QUESTION: Well, just to follow up on the last question, I believe somebody said that these cases have amounted to $3.6 million worth of corruption. And if Bloom's business got $8.6 million in contracts -- so there's about $5 million in legitimate work that was done, correct? I mean it wasn't all --
DEPUTY ATTORNEY GENERAL McNULTY: Is that a fair calculation?
MR. CROWELL: It was actually -- a report prepared that actually delineates some of the work that was done, and some of that was not. The $3.6 million reflects the total loss to the United States, including -- and the Iraqi people, including the stolen money as well as what we deemed the failure to complete the projects.
QUESTION: I just want to make sure it's clear that I say that Bloom did sound, legit work.
MR. CROWELL: He did, yes.
DEPUTY ATTORNEY GENERAL McNULTY: Any more questions for us? And then we'll leave James behind to keep going on some of this. Yes.
QUESTION: Let me ask you a question about this international porn ring that was busted up in Vienna.
DEPUTY ATTORNEY GENERAL McNULTY: Oh, yes.
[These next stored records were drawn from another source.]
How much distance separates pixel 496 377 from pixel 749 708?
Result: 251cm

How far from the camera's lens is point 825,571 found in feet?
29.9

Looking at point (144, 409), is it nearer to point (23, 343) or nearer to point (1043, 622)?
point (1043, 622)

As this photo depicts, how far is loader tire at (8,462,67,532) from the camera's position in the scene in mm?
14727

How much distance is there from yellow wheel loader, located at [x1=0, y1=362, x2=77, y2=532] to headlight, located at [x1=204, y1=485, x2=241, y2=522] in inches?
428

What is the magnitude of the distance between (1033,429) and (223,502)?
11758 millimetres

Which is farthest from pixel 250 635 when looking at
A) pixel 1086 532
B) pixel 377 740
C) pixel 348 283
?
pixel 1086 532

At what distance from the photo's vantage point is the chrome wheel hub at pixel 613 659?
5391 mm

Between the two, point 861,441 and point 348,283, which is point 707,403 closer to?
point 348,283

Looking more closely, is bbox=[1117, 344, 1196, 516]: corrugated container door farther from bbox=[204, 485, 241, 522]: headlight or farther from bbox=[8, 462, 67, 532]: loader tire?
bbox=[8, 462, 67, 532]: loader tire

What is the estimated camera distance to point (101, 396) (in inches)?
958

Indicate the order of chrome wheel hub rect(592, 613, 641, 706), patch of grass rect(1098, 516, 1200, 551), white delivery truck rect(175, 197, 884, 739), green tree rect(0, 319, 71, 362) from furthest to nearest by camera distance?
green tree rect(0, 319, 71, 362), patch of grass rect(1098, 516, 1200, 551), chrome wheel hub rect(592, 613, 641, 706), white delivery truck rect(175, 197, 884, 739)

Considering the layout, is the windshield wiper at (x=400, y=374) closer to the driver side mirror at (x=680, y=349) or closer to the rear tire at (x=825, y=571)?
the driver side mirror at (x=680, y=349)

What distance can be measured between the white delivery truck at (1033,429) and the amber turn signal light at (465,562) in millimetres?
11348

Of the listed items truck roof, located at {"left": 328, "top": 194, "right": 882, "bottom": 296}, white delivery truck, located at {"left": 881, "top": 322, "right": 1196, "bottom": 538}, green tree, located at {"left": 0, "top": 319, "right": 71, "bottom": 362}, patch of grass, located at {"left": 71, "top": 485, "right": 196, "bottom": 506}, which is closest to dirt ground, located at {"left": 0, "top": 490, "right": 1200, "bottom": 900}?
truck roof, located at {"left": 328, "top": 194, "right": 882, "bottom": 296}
Please.
QUESTION: Because you're always saying about the seriousness of the problem and the ability of governments to cooperate in trying to deal with it?
DEPUTY ATTORNEY GENERAL McNULTY: Well, it's a good sign that we can reach across the ocean to handle these cases. That's very important if we're going to make progress against child pornography and child exploitation because so many of the perpetrators are overseas.
The Department of Justice, of course, is thrilled that efforts are being made of this magnitude. This is one of our top priorities, as you know. Attorney General Gonzales has put a lot of personal time into promoting investigation and prosecution of child exploitation offenses. Project Safe Childhood is something that we are pushing hard within our federal law enforcement system and with our state and local partners.
So what this case represents is another way that enforcement work can be done where other countries are in partnership with us and making cases, and then coming or bringing to the United States information that we can pursue and that we can pick up from the leads and other information we receive.
QUESTION: What was the U.S. government's involvement in all this?
DEPUTY ATTORNEY GENERAL McNULTY: Well, we have been working on a lot of international investigations, and we have been involved with this one. As to specific involvement, I'm not sure. I'll ask Mike Mason if he has any details. Otherwise we may have to get back to you on that.
Do you have some more, Mike?
MR. MASON: The only details I have on that is many of the ISP addresses resolve back to the United States, and much of the internet traffic has passed through ISPs that are located in the United States. So we are working with those to identify the computers, identify the people, and move forward with the prosecutions.
QUESTION: Would those people be extradited to Austria?
MR. MASON: It's hard to say. This is way too early to say at this point in time what will become of the people who we find at the end of the trail.
DEPUTY ATTORNEY GENERAL McNULTY: Okay. Thank you all very much.